Social antipathy against people with disabilities is so mainstreamed in America that progressive activists who rush to condemn other forms of bigotry, engage in bigotry against people with disabilities. We are time and/or money consuming entities that are still honestly not perceived as contributing anything to society let alone being recognized as social equals.
This inequality then leads people to interpret the ADA as a burden on them as opposed to considering the greater burdens which unjust discrimination places on both the recipient and the nation.
However, I have one minor suggestion to ensure that this book gets to those most needing to read it.
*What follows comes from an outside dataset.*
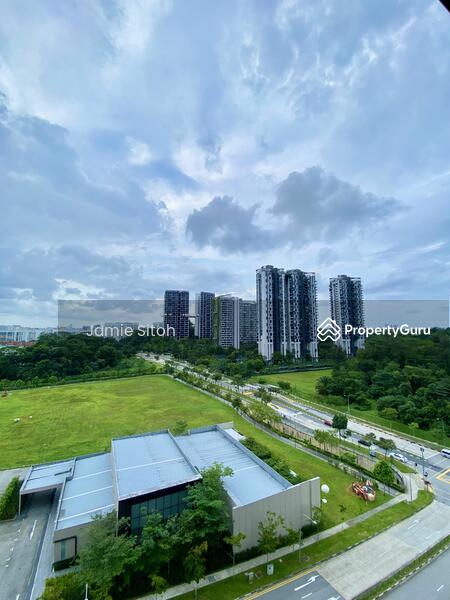 For Sale - Dairy Farm Residences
Change the title to more accurately reflect that this book is a critique of how society handles disability instead of something itself which opposes the disability rights movement. Because the disability rights movement is acknowledged as seeking liberation of stereotypical attitudes and laws, it aids Mary Johnson's case.
Glad this book makes people think.
I have not completely read this book. But I am glad that it is making people think. To the reviewer who is up set with this book... I am white so I have no reference for what it is like for African Americans. However, I am disabled and I too would like to be able to go to the same places that everyone else does.